> _Aufgabendetails_
Schreiben Sie alle folgenden Einträge Zeile für Zeile unverändert ab.

> _Vorliegende Einträge_

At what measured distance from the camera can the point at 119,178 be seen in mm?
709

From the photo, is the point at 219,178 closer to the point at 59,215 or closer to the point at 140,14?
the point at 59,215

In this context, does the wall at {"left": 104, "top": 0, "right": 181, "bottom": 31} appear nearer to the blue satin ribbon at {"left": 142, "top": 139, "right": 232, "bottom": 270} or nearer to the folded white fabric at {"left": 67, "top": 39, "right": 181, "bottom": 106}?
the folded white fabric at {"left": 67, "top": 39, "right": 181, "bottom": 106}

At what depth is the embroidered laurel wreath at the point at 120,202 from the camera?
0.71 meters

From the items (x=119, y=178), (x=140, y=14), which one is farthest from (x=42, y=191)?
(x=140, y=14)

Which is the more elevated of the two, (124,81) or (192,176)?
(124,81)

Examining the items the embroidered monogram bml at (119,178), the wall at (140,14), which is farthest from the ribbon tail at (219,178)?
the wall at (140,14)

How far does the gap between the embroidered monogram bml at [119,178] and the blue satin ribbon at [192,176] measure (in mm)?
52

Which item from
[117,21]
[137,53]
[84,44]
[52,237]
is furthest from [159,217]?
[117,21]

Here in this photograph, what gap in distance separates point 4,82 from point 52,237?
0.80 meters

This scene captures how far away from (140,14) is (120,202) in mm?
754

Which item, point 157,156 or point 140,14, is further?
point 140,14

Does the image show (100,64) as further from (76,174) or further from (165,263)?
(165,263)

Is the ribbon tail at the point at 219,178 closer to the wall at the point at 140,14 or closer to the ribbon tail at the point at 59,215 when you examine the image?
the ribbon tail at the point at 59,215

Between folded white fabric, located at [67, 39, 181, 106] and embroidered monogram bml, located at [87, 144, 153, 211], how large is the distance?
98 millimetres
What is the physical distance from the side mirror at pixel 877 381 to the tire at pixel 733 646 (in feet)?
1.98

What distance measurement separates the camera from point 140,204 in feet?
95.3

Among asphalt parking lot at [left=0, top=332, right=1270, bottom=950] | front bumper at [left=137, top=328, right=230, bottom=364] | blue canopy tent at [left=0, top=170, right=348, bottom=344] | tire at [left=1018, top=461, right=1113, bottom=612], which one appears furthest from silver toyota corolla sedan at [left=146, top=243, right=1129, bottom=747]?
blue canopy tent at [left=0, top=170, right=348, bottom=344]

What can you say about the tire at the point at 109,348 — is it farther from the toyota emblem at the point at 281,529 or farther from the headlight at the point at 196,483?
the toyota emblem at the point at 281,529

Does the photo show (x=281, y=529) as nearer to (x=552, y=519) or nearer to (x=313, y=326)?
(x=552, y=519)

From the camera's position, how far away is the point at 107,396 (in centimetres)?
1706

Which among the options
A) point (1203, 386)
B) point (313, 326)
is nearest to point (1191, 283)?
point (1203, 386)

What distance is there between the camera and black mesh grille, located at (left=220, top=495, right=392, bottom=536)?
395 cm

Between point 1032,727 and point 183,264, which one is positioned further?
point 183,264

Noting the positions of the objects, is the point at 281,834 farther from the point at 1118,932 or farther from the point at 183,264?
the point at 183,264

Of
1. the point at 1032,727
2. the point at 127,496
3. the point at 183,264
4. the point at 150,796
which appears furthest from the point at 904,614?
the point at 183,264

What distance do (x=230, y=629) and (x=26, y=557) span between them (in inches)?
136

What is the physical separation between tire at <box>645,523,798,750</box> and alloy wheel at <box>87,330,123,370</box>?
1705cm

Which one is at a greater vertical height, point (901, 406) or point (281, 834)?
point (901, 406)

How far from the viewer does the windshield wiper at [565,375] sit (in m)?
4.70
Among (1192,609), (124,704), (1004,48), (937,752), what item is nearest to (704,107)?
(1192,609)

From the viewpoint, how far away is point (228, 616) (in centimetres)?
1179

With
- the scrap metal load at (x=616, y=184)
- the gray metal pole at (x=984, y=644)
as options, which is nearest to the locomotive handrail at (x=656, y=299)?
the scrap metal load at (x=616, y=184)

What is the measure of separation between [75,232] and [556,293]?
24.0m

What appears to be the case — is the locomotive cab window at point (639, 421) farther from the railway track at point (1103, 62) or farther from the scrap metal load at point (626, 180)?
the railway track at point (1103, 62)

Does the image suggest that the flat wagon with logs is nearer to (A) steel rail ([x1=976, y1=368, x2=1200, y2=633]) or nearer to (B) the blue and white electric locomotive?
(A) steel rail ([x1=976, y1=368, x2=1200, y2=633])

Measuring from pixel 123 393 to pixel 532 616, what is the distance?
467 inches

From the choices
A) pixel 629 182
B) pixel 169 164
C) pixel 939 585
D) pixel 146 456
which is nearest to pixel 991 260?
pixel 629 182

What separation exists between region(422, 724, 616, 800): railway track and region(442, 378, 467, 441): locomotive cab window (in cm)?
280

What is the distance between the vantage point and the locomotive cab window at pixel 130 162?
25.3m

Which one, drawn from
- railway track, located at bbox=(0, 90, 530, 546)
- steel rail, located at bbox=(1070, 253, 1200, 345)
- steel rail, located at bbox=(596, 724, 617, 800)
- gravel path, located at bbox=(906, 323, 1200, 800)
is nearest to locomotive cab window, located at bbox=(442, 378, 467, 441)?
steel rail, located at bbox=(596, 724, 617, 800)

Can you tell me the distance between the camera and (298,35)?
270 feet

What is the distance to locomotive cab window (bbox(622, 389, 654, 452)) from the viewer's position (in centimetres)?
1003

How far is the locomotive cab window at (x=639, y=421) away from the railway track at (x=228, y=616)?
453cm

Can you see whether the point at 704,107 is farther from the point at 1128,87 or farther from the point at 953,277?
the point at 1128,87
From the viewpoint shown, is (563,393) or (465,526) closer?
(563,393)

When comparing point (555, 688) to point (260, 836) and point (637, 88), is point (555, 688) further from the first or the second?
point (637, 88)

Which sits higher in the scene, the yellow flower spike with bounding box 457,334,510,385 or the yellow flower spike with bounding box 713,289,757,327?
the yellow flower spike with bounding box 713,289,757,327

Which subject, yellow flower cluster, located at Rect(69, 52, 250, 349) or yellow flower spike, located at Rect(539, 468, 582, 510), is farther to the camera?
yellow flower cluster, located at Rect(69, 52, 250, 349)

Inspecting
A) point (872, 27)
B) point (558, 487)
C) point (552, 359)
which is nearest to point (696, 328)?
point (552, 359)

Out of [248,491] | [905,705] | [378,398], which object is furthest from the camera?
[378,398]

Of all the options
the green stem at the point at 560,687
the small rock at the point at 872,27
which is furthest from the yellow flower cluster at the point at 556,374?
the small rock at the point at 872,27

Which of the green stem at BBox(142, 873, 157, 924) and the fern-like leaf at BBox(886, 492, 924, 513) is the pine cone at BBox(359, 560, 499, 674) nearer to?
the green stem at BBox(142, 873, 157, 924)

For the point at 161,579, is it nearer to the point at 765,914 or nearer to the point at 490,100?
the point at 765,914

> _Erledigte Übung_
At what measured distance from the camera can the point at 119,178 be seen in mm?
709

From the photo, is the point at 219,178 closer to the point at 59,215 or closer to the point at 140,14?
the point at 59,215

In this context, does the wall at {"left": 104, "top": 0, "right": 181, "bottom": 31} appear nearer to the blue satin ribbon at {"left": 142, "top": 139, "right": 232, "bottom": 270} or nearer to the folded white fabric at {"left": 67, "top": 39, "right": 181, "bottom": 106}?
the folded white fabric at {"left": 67, "top": 39, "right": 181, "bottom": 106}

At what depth is the embroidered laurel wreath at the point at 120,202 from the camera?
0.71 meters

From the items (x=119, y=178), (x=140, y=14), which one is farthest from (x=42, y=191)?
(x=140, y=14)

Which is the more elevated of the two, (124,81) or (192,176)?
(124,81)

Examining the items the embroidered monogram bml at (119,178), the wall at (140,14), which is farthest from the ribbon tail at (219,178)?
the wall at (140,14)

How far does the gap between the embroidered monogram bml at [119,178] and the blue satin ribbon at [192,176] measure (in mm)?
52

Which item from
[117,21]
[137,53]
[84,44]
[52,237]
is furthest from [159,217]?
[117,21]

Here in this photograph, what gap in distance separates point 4,82 from point 52,237?
0.80 meters

This scene captures how far away from (140,14) is (120,202) in mm?
754

Which item, point 157,156 or point 140,14, is further?
point 140,14

Does the image show (100,64) as further from (76,174) or further from (165,263)?
(165,263)

Is the ribbon tail at the point at 219,178 closer to the wall at the point at 140,14 or closer to the ribbon tail at the point at 59,215 when you examine the image?
the ribbon tail at the point at 59,215

Between folded white fabric, located at [67, 39, 181, 106] and embroidered monogram bml, located at [87, 144, 153, 211], how large is the distance?
98 millimetres
What is the physical distance from the side mirror at pixel 877 381 to the tire at pixel 733 646 (in feet)?
1.98

What distance measurement separates the camera from point 140,204 in feet?
95.3

Among asphalt parking lot at [left=0, top=332, right=1270, bottom=950] | front bumper at [left=137, top=328, right=230, bottom=364] | blue canopy tent at [left=0, top=170, right=348, bottom=344] | tire at [left=1018, top=461, right=1113, bottom=612], which one appears furthest from silver toyota corolla sedan at [left=146, top=243, right=1129, bottom=747]?
blue canopy tent at [left=0, top=170, right=348, bottom=344]

What can you say about the tire at the point at 109,348 — is it farther from the toyota emblem at the point at 281,529 or farther from the headlight at the point at 196,483?
the toyota emblem at the point at 281,529

Does the photo show (x=281, y=529) as nearer to (x=552, y=519) or nearer to (x=313, y=326)?
(x=552, y=519)

From the camera's position, how far away is the point at 107,396 (in centimetres)?
1706

Which among the options
A) point (1203, 386)
B) point (313, 326)
is nearest to point (1191, 283)?
point (1203, 386)

What distance is there between the camera and black mesh grille, located at (left=220, top=495, right=392, bottom=536)?
395 cm

Between point 1032,727 and point 183,264, which one is positioned further?
point 183,264

Noting the positions of the objects, is the point at 281,834 farther from the point at 1118,932 or farther from the point at 183,264?
the point at 183,264

Of
1. the point at 1032,727
2. the point at 127,496
3. the point at 183,264
4. the point at 150,796
which appears furthest from the point at 904,614?
the point at 183,264

What distance do (x=230, y=629) and (x=26, y=557) span between them (in inches)?
136

What is the physical separation between tire at <box>645,523,798,750</box> and alloy wheel at <box>87,330,123,370</box>?
1705cm

Which one is at a greater vertical height, point (901, 406) or point (281, 834)?
point (901, 406)

How far from the viewer does the windshield wiper at [565,375] sit (in m)?
4.70
Among (1192,609), (124,704), (1004,48), (937,752), what item is nearest to (704,107)?
(1192,609)

From the viewpoint, how far away is point (228, 616) (in centimetres)?
1179

With
- the scrap metal load at (x=616, y=184)
- the gray metal pole at (x=984, y=644)
as options, which is nearest to the locomotive handrail at (x=656, y=299)?
the scrap metal load at (x=616, y=184)

What is the measure of separation between [75,232] and [556,293]?
24.0m

What appears to be the case — is the locomotive cab window at point (639, 421) farther from the railway track at point (1103, 62) or farther from the scrap metal load at point (626, 180)?
the railway track at point (1103, 62)

Does the image suggest that the flat wagon with logs is nearer to (A) steel rail ([x1=976, y1=368, x2=1200, y2=633]) or nearer to (B) the blue and white electric locomotive?
(A) steel rail ([x1=976, y1=368, x2=1200, y2=633])

Measuring from pixel 123 393 to pixel 532 616, what is the distance?
467 inches

From the choices
A) pixel 629 182
B) pixel 169 164
C) pixel 939 585
D) pixel 146 456
which is nearest to pixel 991 260?
pixel 629 182

What separation exists between region(422, 724, 616, 800): railway track and region(442, 378, 467, 441): locomotive cab window (in cm)?
280

What is the distance between the vantage point and the locomotive cab window at pixel 130 162?
25.3m

Which one, drawn from
- railway track, located at bbox=(0, 90, 530, 546)
- steel rail, located at bbox=(1070, 253, 1200, 345)
- steel rail, located at bbox=(596, 724, 617, 800)
- gravel path, located at bbox=(906, 323, 1200, 800)
is nearest to locomotive cab window, located at bbox=(442, 378, 467, 441)?
steel rail, located at bbox=(596, 724, 617, 800)

Can you tell me the distance between the camera and (298,35)?
270 feet

What is the distance to locomotive cab window (bbox(622, 389, 654, 452)) from the viewer's position (in centimetres)?
1003

How far is the locomotive cab window at (x=639, y=421) away from the railway track at (x=228, y=616)?
453cm

Can you see whether the point at 704,107 is farther from the point at 1128,87 or farther from the point at 953,277?
the point at 1128,87
From the viewpoint shown, is (563,393) or (465,526) closer?
(563,393)

When comparing point (555, 688) to point (260, 836) and point (637, 88), is point (555, 688) further from the first or the second?
point (637, 88)

Which sits higher in the scene, the yellow flower spike with bounding box 457,334,510,385 or the yellow flower spike with bounding box 713,289,757,327?
the yellow flower spike with bounding box 713,289,757,327

Which subject, yellow flower cluster, located at Rect(69, 52, 250, 349) or yellow flower spike, located at Rect(539, 468, 582, 510), is farther to the camera?
yellow flower cluster, located at Rect(69, 52, 250, 349)

Inspecting
A) point (872, 27)
B) point (558, 487)
C) point (552, 359)
which is nearest to point (696, 328)?
point (552, 359)

Out of [248,491] | [905,705] | [378,398], which object is furthest from the camera?
[378,398]

Of all the options
the green stem at the point at 560,687
the small rock at the point at 872,27
which is furthest from the yellow flower cluster at the point at 556,374?
the small rock at the point at 872,27

Which of the green stem at BBox(142, 873, 157, 924) and the fern-like leaf at BBox(886, 492, 924, 513) is the pine cone at BBox(359, 560, 499, 674) nearer to?
the green stem at BBox(142, 873, 157, 924)

For the point at 161,579, is it nearer to the point at 765,914 or nearer to the point at 490,100?
the point at 765,914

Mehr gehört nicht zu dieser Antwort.